» **ZITIERTER TEXTAUSZUG**
Die zweite, große Klasse, die wir definiert haben, sind Optimierungsprobleme. Hier geht es darum, bei unterschiedlichsten Anwendungsfällen den jeweils besten Weg zu finden. Ein gutes Beispiel dafür ist unsere Zusammenarbeit mit Infineon: Gemeinsam mit dem Chipentwickler wollen wir eine optimale und reibungslose Auslastung seiner Fabriken erreichen. Andere Beispiele kommen aus dem Bereich betriebswirtschaftlicher Analysen und dem Risikomanagement. Hier geht es darum, anhand historischer Daten aktuelle Risikoentwicklungen abzuschätzen oder Energienetzwerke so zu steuern, dass sie nicht überlastet sind.

Und bei der dritten Klasse geht es um das maschinelle Lernen in seiner Gesamtheit. Der Vorteil dabei: Beim maschinellen Lernen kann ich auf Subroutinen zurückgreifen, die auf einem Quantencomputer so gut laufen, dass Trainingsiterationen reduziert werden können.

 

So vielschichtig und vielversprechend die Chancen in jedem dieser Bereiche sein mögen: Die wenigsten werden sich einen Quantencomputer kaufen wollen.

Natürlich wird sich auf erstmal niemand einen Quantencomputer in sein Unternehmen holen. Auch wenn es erste Testläufe mit einer Art Desktop-Quantencomputer gibt, ändert das nichts daran, dass die meisten Quantencomputer für den Betrieb beispielsweise sehr niedrige Temperaturen benötigen und Störeinflüssen gegenüber sehr gut abgeschirmt sein müssen. Nach meiner Einschätzung werden sie deshalb weiterhin vor allem über eine Cloud laufen. Über sie haben Unternehmen sicheren Zugriff auf professionell gepflegte Rechen-Ressourcen und bei Bedarf auch auf die Expertise von Fachleuten an den Quantencomputerstandorten, die sie nutzen können.

 

Das Problem ist aber vermutlich nicht nur der Standort, sondern auch die Formulierung der jeweiligen Fragestellung und die schon erwähnte Zusammenarbeit mit klassischen Computersystemen.

Richtig. Wir brauchen hybride Algorithmen, die das Zusammenspiel zwischen beiden Systemen sicher und extrem schnell koordinieren. Eine der Zielsetzungen in unserem Projekt ist es deshalb, einen Baukasten beziehungsweise Services zur Verfügung zu stellen, damit dem Endanwender oder der Endanwenderin durch das Nutzen von Quantencomputern möglichst wenig Aufwand entsteht.

 

Was bedeutet das konkret für ein Unternehmen?

» **ANGEZEIGTE INFORMATIONEN**
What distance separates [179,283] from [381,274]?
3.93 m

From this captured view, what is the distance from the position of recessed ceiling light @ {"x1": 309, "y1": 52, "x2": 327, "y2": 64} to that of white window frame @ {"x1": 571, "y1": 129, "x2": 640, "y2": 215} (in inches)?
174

» **AUFGABEN**
- 1) Zitieren Sie aus dem Textauszug zum Quantencomputing wörtlich den Abschnitt von „Richtig. Wir brauchen“ bis „wenig Aufwand entsteht.“.
- 2) Welche Bedingungen benötigen die meisten Quantencomputer laut dem Textauszug zum Quantencomputing für ihren Betrieb?

» **LÖSUNGEN JE AUFGABE**
- 1)
Richtig. Wir brauchen hybride Algorithmen, die das Zusammenspiel zwischen beiden Systemen sicher und extrem schnell koordinieren. Eine der Zielsetzungen in unserem Projekt ist es deshalb, einen Baukasten beziehungsweise Services zur Verfügung zu stellen, damit dem Endanwender oder der Endanwenderin durch das Nutzen von Quantencomputern möglichst wenig Aufwand entsteht.

- 2) Sie benötigen sehr niedrige Temperaturen und müssen gegenüber Störeinflüssen sehr gut abgeschirmt sein.